QUELLENAUSZUG:
Das Ereignis war gut vorbereitet. Dass das Milgram-Experiment in einer "La Zone Xtreme" getauften Realityshow ins Fernsehen gebracht werden sollte, das sorgte im Mai letztes Jahres, nach Abschluss der Dreharbeiten, für große Aufregung (siehe Elektroschock-TV) und Gänsehaut.

"80 Kandidaten, die an der Aufzeichnung eines Quiz teilnehmen, ohne zu wissen, dass sie nicht einer neuen Fernsehshow beiwohnten, sondern einem öffentlich-rechtlichem Experiment zur Erkundung des Reality-TVs und seiner Grenzen."

"Bei diesem falschen Spiel", so schrieb Telepolis-Autorin Nathalie Roller, "treten zwei Kandidaten gegen einander an. Der erste Kandidat wird in eine Zelle auf der TV-Bühne gesperrt, an einen Stuhl festgebunden und hat eine Minute lang Zeit, sich 27 Wortkombinationen zu merken. Der zweite Kandidat befragt ihn anschließend zu diesen Wortpaaren und versetzt ihm bei jedem Fehler einen Stromschlag. Erster Fehler: 20 Volt. Zweiter Fehler: 40 Volt, usw. Bis zur maximalen Dosis von 460 Volt."

Der Gequälte war natürlich ein Schauspieler, weder der gespielte Schmerz, noch die Stromschläge waren echt, ganz im Sinne des Orginalexperiments.

Haarsträubendes Ergebnis..

Verpackt war der Showteil in eine Aufklärungssoirée von France 2, wo es den Machern Christoph Nick und Thomas Bornot darum ging, darüber zu diskutieren, wie weit "uns" das Fernsehen, insbesondere das Reality-TV, gebracht hat. Die Medien machten fleißig mit, unzählige Artikel verwiesen auf das haarsträubende Ergebnis des "Todesspiel"-Experiments : Von den 80 Teilnehmern hatte jeder das Prinzip des Spiels akzeptiert, nur 9 hörten bei den ersten Schmerzreaktionen des Gequälten mit den Stromschlägen auf, 7 hörten damit auf, bevor der Schauspieler Ohnmacht simulierte, der Rest, in beeindruckenden Prozentzahlen 81%, hielt bis zum Schluss "voll drauf" und verteilte Stromschläge von 460 Volt an den Mitspieler. Und viele Artikel verwiesen auf die Diskussionsforen bei France 2 zum Spiel, zum Dokumentationsabend und zur Frage, was das Fernsehen mit uns machen kann.

..aber Teilnehmer wussten Bescheid

Auch Le Monde schrieb gestern - unter dem Titel: Kann uns TV zum Folterknecht machen? -, dass jene, die "das Todesspiel" am Mittwochabend gesehen hätten, nie wieder so fernsehen würden wie vorher. Zitiert werden darüber hinaus Kulturexperten, die davor warnen, dass der Kurs zur Aufmerksamkeitsgewinnung durch Übertragung des Todes vor der Kamera längst eingeschlagen sei (als ob es das nicht schon spätestens seit dem Irak-Krieg gebe). Das Todesspiel stimulierte mehrere solche Phrasen der Übertreibung, wie sie empörte Kulturwächter seit jeher lieben, und lieferte weitere Beispiele für naive Sichtweisen von Kulturkritikern, die Medieninkompetenz unterstellen, wo differenziertere Wahrnehmung nötig wäre - und auch für interessantere Schlüsse und Beobachtungen sorgen würde.

AUFGABEN:
A. Prüfen Sie, ob die folgenden Aussagen mit dem Quellenauszug übereinstimmen: (i) An dem Experiment nahmen 80 Kandidaten teil. (ii) Die Stromschläge, die der Schauspieler erhielt, waren echt. (iii) Die höchste Dosis lag bei 460 Volt. Antworten Sie jeweils mit Ja oder Nein und belegen Sie dies mit den entscheidenden Worten des Auszugs im genauen Wortlaut.
B. Übersetzen Sie den folgenden Satz aus dem Quellenauszug ins Englische: „Der Gequälte war natürlich ein Schauspieler, weder der gespielte Schmerz, noch die Stromschläge waren echt, ganz im Sinne des Orginalexperiments.“
C. Schreiben Sie aus dem Quellenauszug den Abschnitt ab, der mit „Haarsträubendes Ergebnis..“ beginnt und mit „uns machen kann.“ endet.

GESPEICHERTE EINTRÄGE:

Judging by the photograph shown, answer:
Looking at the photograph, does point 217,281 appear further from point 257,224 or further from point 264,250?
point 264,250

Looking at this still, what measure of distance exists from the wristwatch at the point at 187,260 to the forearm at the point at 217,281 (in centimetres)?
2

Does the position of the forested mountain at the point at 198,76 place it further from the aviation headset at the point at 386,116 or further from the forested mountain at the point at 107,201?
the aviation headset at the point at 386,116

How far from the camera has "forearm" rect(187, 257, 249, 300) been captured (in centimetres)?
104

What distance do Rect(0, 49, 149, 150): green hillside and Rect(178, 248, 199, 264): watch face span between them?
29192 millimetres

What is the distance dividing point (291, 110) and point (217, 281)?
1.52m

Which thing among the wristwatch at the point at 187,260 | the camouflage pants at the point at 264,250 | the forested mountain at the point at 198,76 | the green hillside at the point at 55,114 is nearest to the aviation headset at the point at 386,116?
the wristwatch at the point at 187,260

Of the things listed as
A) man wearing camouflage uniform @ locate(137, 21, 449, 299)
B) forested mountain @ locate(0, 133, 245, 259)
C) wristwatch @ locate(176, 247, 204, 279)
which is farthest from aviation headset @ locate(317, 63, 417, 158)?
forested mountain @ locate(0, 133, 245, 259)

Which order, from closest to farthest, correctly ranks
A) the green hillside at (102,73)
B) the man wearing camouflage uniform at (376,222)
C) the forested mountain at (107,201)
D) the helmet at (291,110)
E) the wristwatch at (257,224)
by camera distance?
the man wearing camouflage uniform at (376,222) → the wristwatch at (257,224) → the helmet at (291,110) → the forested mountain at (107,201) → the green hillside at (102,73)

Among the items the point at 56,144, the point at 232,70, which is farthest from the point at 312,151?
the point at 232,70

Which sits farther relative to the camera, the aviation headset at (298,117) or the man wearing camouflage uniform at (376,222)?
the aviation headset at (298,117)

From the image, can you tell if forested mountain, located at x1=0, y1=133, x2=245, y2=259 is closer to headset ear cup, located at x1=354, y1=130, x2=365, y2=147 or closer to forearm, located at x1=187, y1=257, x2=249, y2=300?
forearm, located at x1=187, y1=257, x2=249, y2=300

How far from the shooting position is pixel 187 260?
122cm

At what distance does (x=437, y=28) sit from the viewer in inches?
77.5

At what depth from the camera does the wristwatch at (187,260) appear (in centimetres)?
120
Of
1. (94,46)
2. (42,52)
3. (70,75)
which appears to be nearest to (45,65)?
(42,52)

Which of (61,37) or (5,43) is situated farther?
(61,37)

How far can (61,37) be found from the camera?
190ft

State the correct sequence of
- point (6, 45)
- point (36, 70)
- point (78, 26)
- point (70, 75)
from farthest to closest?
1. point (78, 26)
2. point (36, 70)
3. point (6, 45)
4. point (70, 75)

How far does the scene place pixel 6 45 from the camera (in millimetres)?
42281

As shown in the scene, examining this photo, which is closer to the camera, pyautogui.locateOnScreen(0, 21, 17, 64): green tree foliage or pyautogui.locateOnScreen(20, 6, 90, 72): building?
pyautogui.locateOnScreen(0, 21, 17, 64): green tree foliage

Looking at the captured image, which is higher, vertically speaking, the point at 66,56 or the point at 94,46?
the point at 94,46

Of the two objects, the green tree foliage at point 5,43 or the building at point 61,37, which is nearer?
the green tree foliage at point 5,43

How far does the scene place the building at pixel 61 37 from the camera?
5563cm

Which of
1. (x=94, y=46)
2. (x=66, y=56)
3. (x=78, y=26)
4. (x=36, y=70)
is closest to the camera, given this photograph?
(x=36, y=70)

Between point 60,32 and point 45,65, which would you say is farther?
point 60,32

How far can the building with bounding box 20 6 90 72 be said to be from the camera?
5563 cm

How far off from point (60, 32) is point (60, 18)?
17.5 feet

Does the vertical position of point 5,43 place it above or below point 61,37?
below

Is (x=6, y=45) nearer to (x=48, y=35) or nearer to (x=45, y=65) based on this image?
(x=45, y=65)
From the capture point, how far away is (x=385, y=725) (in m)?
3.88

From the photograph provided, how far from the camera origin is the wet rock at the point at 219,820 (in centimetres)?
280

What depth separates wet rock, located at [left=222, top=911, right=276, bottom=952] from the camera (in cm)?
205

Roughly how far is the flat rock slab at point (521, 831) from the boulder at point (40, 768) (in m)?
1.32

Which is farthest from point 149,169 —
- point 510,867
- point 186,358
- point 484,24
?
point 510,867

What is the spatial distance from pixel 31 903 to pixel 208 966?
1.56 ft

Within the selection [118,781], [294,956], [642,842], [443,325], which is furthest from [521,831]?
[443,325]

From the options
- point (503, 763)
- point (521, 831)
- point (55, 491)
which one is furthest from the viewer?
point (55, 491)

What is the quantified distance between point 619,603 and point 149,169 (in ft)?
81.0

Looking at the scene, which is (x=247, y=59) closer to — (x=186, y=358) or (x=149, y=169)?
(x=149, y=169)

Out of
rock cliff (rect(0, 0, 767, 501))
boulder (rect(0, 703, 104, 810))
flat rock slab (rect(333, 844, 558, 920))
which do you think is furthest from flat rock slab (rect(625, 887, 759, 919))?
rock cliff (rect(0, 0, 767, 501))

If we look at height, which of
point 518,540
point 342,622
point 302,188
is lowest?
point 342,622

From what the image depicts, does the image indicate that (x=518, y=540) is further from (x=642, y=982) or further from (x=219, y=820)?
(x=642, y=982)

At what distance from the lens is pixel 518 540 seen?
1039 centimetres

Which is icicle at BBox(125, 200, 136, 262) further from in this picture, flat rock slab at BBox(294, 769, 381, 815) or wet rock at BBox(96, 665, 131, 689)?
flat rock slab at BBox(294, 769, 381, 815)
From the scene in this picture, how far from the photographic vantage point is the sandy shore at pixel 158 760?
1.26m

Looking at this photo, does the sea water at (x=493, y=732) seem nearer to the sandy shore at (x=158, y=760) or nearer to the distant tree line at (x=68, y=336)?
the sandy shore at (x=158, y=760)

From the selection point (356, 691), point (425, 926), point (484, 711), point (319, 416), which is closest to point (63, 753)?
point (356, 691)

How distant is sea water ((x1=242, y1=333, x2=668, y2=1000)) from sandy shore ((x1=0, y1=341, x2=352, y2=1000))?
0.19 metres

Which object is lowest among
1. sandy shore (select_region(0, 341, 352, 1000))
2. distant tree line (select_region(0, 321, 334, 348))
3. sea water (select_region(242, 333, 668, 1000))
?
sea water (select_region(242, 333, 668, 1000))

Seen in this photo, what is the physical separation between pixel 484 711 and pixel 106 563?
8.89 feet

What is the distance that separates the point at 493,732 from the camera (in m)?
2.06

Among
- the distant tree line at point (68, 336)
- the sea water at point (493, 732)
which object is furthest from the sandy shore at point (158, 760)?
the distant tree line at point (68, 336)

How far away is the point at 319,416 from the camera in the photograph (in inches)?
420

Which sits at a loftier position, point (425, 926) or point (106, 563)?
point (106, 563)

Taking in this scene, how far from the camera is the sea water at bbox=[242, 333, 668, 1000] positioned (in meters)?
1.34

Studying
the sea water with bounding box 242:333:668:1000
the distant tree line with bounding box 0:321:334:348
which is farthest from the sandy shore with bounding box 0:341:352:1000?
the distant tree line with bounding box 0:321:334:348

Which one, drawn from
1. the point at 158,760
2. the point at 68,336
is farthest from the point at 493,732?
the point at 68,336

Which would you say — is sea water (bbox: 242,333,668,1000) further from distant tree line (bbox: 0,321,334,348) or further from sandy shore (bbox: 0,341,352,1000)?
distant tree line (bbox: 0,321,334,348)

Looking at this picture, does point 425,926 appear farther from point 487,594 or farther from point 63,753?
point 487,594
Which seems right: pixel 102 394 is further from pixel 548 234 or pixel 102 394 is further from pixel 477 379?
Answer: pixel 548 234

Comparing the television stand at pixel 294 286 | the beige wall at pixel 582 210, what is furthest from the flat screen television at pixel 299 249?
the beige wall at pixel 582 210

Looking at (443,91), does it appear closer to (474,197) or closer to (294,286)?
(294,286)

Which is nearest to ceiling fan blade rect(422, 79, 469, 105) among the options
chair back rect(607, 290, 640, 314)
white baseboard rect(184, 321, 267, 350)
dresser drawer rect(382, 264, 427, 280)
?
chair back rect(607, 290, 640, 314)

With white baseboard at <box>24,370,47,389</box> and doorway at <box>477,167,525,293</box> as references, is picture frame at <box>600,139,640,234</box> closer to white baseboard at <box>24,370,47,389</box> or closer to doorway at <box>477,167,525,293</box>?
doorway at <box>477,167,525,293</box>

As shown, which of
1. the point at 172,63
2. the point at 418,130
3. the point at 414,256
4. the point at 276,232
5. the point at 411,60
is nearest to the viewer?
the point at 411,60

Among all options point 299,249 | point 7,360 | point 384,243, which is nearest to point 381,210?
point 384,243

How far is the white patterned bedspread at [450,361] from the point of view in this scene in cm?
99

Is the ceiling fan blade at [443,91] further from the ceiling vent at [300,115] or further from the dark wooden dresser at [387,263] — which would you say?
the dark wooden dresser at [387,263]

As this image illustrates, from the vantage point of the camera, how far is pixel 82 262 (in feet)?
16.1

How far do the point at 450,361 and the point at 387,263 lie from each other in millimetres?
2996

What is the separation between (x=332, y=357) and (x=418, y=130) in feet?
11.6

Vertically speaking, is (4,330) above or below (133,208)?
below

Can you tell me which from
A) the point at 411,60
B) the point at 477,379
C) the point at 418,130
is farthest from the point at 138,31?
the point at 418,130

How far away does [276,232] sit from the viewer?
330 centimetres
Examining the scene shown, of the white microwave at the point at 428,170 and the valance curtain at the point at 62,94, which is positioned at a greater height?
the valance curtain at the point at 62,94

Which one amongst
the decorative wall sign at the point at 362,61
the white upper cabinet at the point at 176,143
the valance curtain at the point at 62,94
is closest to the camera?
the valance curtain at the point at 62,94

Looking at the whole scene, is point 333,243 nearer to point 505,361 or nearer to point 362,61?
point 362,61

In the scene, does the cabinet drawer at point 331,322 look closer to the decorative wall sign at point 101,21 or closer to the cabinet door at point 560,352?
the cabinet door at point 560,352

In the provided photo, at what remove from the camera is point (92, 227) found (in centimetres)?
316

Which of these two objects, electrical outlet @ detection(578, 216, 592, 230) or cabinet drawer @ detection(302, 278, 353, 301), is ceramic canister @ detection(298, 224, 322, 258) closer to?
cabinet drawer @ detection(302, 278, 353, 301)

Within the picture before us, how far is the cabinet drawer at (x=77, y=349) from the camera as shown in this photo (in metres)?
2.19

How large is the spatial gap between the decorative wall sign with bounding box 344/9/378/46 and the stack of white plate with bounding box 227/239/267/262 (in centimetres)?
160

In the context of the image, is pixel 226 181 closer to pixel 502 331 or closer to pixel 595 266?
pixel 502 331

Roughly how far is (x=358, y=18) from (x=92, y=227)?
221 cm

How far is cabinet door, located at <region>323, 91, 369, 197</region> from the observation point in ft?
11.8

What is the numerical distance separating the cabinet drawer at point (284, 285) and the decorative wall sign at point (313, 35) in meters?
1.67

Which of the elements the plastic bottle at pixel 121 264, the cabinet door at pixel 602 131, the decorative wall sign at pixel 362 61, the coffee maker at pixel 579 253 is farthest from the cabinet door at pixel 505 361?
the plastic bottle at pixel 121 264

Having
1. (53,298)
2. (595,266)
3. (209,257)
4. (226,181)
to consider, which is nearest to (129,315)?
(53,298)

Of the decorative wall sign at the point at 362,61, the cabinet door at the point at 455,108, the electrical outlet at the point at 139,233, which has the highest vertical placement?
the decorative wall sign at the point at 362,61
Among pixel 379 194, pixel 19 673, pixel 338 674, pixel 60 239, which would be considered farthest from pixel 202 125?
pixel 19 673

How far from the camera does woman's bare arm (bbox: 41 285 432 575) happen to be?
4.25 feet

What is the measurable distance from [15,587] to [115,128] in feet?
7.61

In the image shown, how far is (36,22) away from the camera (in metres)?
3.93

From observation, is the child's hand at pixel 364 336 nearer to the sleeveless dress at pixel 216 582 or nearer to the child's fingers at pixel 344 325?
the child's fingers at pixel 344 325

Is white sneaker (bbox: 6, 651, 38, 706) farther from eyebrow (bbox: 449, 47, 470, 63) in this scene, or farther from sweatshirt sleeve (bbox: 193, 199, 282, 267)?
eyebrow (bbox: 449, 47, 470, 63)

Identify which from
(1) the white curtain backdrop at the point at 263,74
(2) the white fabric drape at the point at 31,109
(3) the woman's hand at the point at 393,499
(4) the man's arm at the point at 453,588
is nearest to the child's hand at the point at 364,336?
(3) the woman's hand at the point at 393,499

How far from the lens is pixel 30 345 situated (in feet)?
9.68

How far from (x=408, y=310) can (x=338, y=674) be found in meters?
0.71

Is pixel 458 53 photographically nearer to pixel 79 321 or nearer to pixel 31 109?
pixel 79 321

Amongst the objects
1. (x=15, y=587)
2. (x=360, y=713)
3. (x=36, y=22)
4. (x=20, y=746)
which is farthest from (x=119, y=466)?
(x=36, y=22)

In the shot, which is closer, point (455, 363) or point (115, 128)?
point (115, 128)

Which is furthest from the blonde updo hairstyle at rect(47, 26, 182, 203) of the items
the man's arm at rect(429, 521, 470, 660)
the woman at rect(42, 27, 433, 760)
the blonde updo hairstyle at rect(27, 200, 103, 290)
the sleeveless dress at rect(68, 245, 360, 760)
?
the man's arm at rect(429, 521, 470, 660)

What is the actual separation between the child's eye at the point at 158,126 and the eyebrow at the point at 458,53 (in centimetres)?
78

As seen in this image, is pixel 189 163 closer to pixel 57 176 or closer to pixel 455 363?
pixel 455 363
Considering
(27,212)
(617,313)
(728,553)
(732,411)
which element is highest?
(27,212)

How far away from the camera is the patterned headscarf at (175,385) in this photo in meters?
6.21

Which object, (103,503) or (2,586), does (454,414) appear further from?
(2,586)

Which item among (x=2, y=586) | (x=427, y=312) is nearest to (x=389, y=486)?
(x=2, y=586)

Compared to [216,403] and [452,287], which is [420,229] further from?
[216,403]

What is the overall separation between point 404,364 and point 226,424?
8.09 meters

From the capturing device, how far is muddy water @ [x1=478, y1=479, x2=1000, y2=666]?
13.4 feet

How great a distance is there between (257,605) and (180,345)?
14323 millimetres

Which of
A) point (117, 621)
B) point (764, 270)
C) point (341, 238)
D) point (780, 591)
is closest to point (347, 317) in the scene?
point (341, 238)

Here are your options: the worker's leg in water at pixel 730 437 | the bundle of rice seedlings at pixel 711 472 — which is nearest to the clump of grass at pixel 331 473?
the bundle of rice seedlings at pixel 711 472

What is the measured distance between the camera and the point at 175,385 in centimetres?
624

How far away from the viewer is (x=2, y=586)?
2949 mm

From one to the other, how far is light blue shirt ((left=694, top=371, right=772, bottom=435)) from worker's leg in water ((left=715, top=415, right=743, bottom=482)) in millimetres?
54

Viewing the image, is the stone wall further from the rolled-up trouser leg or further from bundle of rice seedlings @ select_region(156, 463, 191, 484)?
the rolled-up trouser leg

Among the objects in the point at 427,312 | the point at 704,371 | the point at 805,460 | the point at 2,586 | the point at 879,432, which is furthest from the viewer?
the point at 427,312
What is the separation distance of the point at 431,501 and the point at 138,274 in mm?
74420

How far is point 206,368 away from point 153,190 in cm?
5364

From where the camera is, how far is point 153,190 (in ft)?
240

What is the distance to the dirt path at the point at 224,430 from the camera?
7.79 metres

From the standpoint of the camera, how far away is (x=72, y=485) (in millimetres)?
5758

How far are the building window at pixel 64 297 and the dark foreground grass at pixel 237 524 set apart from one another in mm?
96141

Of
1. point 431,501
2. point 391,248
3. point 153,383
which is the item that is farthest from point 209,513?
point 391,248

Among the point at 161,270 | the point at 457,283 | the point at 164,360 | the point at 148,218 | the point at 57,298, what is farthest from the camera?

ANTWORTEN ZUR ÜBUNG:
A.
(i) Ja: „80 Kandidaten, die an der Aufzeichnung eines Quiz teilnehmen“
(ii) Nein: „weder der gespielte Schmerz, noch die Stromschläge waren echt“
(iii) Ja: „Bis zur maximalen Dosis von 460 Volt.“

B. The tormented person was of course an actor; neither the feigned pain nor the electric shocks were real, entirely in keeping with the original experiment.

C.
Haarsträubendes Ergebnis..

Verpackt war der Showteil in eine Aufklärungssoirée von France 2, wo es den Machern Christoph Nick und Thomas Bornot darum ging, darüber zu diskutieren, wie weit "uns" das Fernsehen, insbesondere das Reality-TV, gebracht hat. Die Medien machten fleißig mit, unzählige Artikel verwiesen auf das haarsträubende Ergebnis des "Todesspiel"-Experiments : Von den 80 Teilnehmern hatte jeder das Prinzip des Spiels akzeptiert, nur 9 hörten bei den ersten Schmerzreaktionen des Gequälten mit den Stromschlägen auf, 7 hörten damit auf, bevor der Schauspieler Ohnmacht simulierte, der Rest, in beeindruckenden Prozentzahlen 81%, hielt bis zum Schluss "voll drauf" und verteilte Stromschläge von 460 Volt an den Mitspieler. Und viele Artikel verwiesen auf die Diskussionsforen bei France 2 zum Spiel, zum Dokumentationsabend und zur Frage, was das Fernsehen mit uns machen kann.